Forse a causa della mia insanabile  deformazione politica, l’esempio più lampante del dualismo orgoglio-pregiudizio è dato dall’appartenenza partitica.

Per anni abbiamo assistito alle dimostrazioni di rappresentanti dell’estrema destra e dell’estrema sinistra proprio in virtù di quell’orgoglio di appartenenza a un ideale forte, derivante dalle grandi ideologie che hanno fatto la storia (anche i capitoli più tristi) del Novecento. E, nel bene e nel male, si trattava di un sentimento di appartenenza puro, perchè carismatici erano i personaggi storici di riferimento. Penso a Giorgio Almirante e a Palmiro Togliatti, senza voler scomodare Mussolini o Lenin.
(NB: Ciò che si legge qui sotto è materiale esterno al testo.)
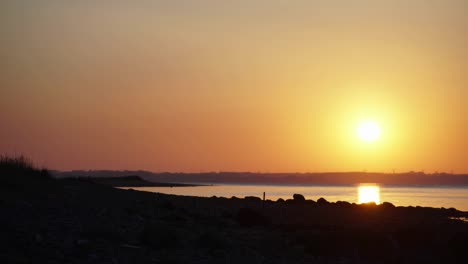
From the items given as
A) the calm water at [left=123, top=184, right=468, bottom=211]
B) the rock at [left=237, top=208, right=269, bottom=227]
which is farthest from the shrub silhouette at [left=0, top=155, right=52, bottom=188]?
the calm water at [left=123, top=184, right=468, bottom=211]

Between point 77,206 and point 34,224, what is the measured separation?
4988 millimetres

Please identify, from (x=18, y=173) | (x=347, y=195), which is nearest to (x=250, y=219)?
(x=18, y=173)

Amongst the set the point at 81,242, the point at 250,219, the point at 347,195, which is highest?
the point at 347,195

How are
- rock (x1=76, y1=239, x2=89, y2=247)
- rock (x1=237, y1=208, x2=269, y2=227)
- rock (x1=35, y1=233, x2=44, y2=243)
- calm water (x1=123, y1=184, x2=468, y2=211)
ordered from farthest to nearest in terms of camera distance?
calm water (x1=123, y1=184, x2=468, y2=211), rock (x1=237, y1=208, x2=269, y2=227), rock (x1=76, y1=239, x2=89, y2=247), rock (x1=35, y1=233, x2=44, y2=243)

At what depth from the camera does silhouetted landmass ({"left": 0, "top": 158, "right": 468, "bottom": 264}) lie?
14.7 metres

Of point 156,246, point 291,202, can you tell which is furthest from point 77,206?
point 291,202

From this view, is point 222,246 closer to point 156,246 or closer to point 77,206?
point 156,246

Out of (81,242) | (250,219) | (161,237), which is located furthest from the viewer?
(250,219)

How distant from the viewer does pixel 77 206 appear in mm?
21031

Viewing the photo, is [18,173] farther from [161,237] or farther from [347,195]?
[347,195]

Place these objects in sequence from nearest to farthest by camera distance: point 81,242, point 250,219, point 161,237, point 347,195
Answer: point 81,242 → point 161,237 → point 250,219 → point 347,195

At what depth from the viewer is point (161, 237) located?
17188mm

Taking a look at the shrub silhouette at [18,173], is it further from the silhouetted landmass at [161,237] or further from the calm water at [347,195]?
the calm water at [347,195]

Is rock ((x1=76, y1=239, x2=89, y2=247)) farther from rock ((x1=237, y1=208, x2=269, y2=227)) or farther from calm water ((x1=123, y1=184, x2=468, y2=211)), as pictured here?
calm water ((x1=123, y1=184, x2=468, y2=211))
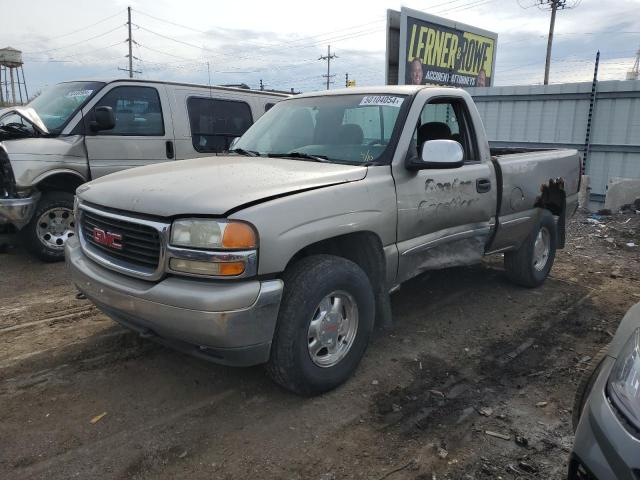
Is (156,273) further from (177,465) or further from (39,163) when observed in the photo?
(39,163)

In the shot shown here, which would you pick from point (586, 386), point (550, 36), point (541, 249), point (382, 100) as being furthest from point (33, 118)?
point (550, 36)

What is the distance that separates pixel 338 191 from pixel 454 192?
4.37 feet

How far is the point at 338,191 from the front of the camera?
312 centimetres

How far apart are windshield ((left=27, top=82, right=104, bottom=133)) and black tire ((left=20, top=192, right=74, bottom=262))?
786mm

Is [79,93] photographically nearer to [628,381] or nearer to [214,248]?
[214,248]

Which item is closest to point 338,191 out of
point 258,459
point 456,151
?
point 456,151

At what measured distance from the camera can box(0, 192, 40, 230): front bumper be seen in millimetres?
5547

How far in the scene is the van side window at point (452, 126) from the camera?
4.43 metres

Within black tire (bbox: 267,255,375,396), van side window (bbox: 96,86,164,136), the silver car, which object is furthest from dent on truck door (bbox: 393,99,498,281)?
van side window (bbox: 96,86,164,136)

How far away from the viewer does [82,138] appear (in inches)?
239

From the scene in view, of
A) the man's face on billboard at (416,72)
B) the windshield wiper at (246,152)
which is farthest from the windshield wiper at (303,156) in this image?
the man's face on billboard at (416,72)

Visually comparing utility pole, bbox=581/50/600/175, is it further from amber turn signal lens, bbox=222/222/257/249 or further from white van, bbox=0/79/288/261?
amber turn signal lens, bbox=222/222/257/249

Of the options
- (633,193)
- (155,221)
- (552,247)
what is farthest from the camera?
(633,193)

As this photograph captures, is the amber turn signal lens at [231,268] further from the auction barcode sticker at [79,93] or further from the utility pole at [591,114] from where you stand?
the utility pole at [591,114]
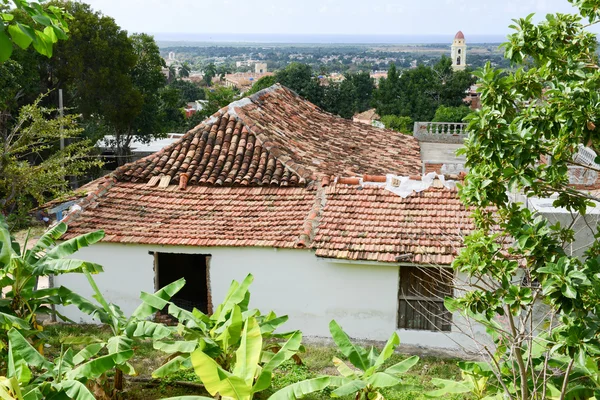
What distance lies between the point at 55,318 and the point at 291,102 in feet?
29.4

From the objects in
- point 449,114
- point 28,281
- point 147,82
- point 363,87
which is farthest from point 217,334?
point 363,87

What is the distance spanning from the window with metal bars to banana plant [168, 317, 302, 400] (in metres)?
3.34

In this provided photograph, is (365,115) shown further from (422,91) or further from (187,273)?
(187,273)

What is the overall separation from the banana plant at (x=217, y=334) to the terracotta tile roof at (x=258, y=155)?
3.71 meters

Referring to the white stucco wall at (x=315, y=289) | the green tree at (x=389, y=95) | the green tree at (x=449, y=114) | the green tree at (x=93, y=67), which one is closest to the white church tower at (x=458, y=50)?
the green tree at (x=389, y=95)

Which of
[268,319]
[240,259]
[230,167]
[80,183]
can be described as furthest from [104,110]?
[268,319]

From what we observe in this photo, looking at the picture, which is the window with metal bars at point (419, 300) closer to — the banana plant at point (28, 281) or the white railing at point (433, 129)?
the banana plant at point (28, 281)

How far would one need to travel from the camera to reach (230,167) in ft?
40.3

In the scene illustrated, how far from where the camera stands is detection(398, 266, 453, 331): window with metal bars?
406 inches

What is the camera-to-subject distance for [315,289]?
10.5 metres

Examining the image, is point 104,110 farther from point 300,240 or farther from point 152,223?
point 300,240

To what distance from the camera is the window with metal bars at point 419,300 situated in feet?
33.9

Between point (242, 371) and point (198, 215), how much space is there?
5103 millimetres

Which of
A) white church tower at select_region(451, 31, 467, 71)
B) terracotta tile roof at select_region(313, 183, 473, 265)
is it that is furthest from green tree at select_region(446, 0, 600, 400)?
white church tower at select_region(451, 31, 467, 71)
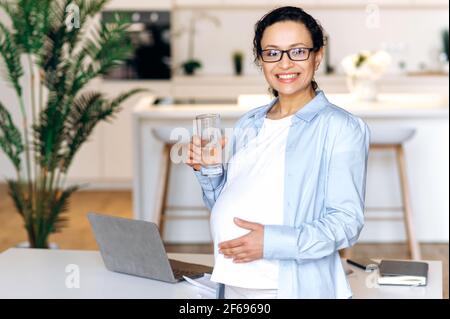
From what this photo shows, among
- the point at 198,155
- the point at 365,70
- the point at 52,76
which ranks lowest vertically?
the point at 198,155

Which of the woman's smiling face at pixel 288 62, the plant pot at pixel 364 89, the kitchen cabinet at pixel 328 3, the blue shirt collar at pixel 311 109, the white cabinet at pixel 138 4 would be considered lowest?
the blue shirt collar at pixel 311 109

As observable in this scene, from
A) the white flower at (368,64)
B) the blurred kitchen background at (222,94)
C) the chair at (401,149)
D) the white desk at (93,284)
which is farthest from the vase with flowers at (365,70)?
the white desk at (93,284)

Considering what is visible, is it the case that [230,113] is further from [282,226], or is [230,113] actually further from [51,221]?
[282,226]

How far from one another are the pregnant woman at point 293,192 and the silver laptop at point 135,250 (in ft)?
1.04

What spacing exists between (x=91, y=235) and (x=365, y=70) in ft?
6.76

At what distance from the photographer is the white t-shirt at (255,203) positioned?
5.58 feet

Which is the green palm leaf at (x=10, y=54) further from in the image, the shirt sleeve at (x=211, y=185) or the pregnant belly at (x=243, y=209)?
the pregnant belly at (x=243, y=209)

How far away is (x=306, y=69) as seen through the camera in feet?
5.70

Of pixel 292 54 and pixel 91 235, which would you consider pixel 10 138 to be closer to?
pixel 91 235

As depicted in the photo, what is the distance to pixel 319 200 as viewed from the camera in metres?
1.71

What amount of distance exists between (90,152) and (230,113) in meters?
2.44

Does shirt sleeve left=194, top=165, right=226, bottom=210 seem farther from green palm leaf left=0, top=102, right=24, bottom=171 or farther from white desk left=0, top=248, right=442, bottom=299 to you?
green palm leaf left=0, top=102, right=24, bottom=171

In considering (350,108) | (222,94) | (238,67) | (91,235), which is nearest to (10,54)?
(91,235)

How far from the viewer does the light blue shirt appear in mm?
1642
In epoca più recente, anche a Bettino Craxi, Fausto Bertinotti e per certi versi a Umberto Bossi, ispiratori di movimenti che hanno fatto dell’identitarismo un vero pilastro del proprio programma politico, va riconosciuta una leadership importante.

Ma è indiscusso che il grande aggregatore di massa degli ultimi vent’anni sia stato Silvio Berlusconi.

Un aggregatore capace di attirare a se’ migliaia di giovani militanti, così come di milioni di elettori.

Un personaggio che ha saputo creare quello stesso spirito di appartenenza che solo i grandissimi del passato hanno saputo stimolare. Un leader carismatico che ha dato vita al fenomeno del berlusconismo, non solo come filosofia dei berluscones o della BerlusconiGeneration, ma come vera e propria attitudine personale orientata al positivismo, alla concretezza e alla razionalità. Una filosofia che, politicamente, ha subito un grave stop con le dimissioni da Presidente del Consiglio dello scorso 12 novembre, ma che rimane ben impressa in tutti quelli che sono cresciuti con lo “spirito del 1994“, in cui i valori di democrazia, libertà e autodeterminazione  sono tornati ad essere prioritari nell’azione politica.

Non tutti capiranno questa mia riflessione. In molti, probabilmente la criticheranno o peggio.

E sarà l’ennesima dimostrazione di come e quanto Berlusconi abbia tracciato una netta linea di demarcazione tra chi fa parte del “cerchio”  e chi no. Tra chi ha l’orgoglio di appartenere a un progetto politico che lui ha creato, e chi invece, autoescludendosi, lo rifiuta e, anzi, lo demonizza.

Gli insulti rivolti dalla piazza a Silvio Berlusconi e a tutti i militanti del centrodestra stretti attorno a lui lo scorso week end sono solo il classico, seppur antipatico e deplorevole, esempio di come reagisce una sinistra che, orfana di grandi leader carismatici e ispiratori, non abbia più né orientamento né orgoglio, ma solo rabbia e pregiudizio.

Rabbia di non appartenere a nulla, pregiudizio per chi, invece, ha trovato la propria identità.